It’s been a rather odd year – politically speaking.
Although entirely predictable, the rise of the “Democratic Socialist” has taken many by surprise. And even more surprising to some is they’ve not just won democrat primaries, but dethroned some old dogs and forced the democrat hierarchy to lurch even further left, lest they suffer the same fate.
However, not too long ago, the Dems were singing a different tune. In reaction to a 2009 Newsweek cover entitled, “We Are Socialists Now,” Rep. Carol Shea-Porter (D-N.H.) at a town hall meeting in 2010 exclaimed that, “I don’t think anybody in this country believes in socialism. I don’t know ’em, and I don’t hang out with ’em, but maybe you do.”
Can’t hardly say that anymore, can you Carol? My, how things have changed in just eight short years.
But this article isn’t really about the Democrats. It’s more about Republicans and what we can do to combat the onset of socialist lunacy.
In the past, I and many other conservatives have insisted that we on the right must educate the electorate. This requires us to hold their attention long enough to do so.
Sadly, that’s getting increasingly difficult. So what’s the alternative? Conservatism isn’t really conducive to sound bites and slogans.

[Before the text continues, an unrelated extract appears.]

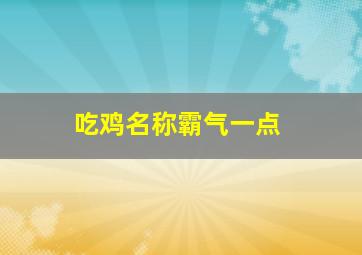 吃鸡名称霸气一点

However, there is one thing that encompasses conservatism without lengthy explanation. I call it the '10 Tenets of Conservatism.' Each of the 10 tenets is but one line long and compresses our beliefs to easily digestible bites – politically, fiscally, and to some extent, socially, and are as applicable today as when they were written, over a century ago.
The originator named them these tenets the “10 Cannots,” and they’ve been attributed to Abraham Lincoln.
These 10 "Cannots" are simple in their brilliance, which makes them ideal for both dissemination and understanding.
However, Lincoln didn't write them. They were authored in 1916 by the Rev. William J. H. Boetcker, a Presbyterian clergyman and pamphlet writer.
In 1942, the Committee for Constitutional Government, a lobby backed by the newspaper publisher Frank Gannett, distributed hundreds of thousands of copies of a leaflet with an authentic Lincoln quote on one side entitled, "Lincoln on Limitations." On the reverse was a list of Boetcker's maxims, properly attributed in a footnote.
Mistakenly, Boetcker's words came to be ascribed to Lincoln. In 1949, an Ohio congresswoman, Frances P. Bolton, read them as Lincoln's into the Congressional Record. Look magazine reprinted them with the suggestion that "It's about time for the country to remember."
Attempting to correct the record, Rep. Stephen M. Young inserted into the Congressional Record, in 1950, an article from Harper's magazine, written by a Lincoln scholar, Albert A. Wolman, listing most of the ''Ten Cannots'' and other material falsely attributed to Lincoln.
The 10 Cannots:
1)You cannot bring about prosperity by discouraging thrift.
2)You cannot help small men by tearing down big men.
3)You cannot strengthen the weak by weakening the strong.
4)You cannot lift the wage earner by pulling down the wage payer.
5)You cannot help the poor man by destroying the rich.
6)You cannot keep out of trouble by spending more than your income.
7)You cannot further the brotherhood of man by inciting class hatred.
8)You cannot establish security on borrowed money.
9)You cannot build character and courage by taking away men's initiative and independence.
10)You cannot help men permanently by doing for them what they could and should do for themselves.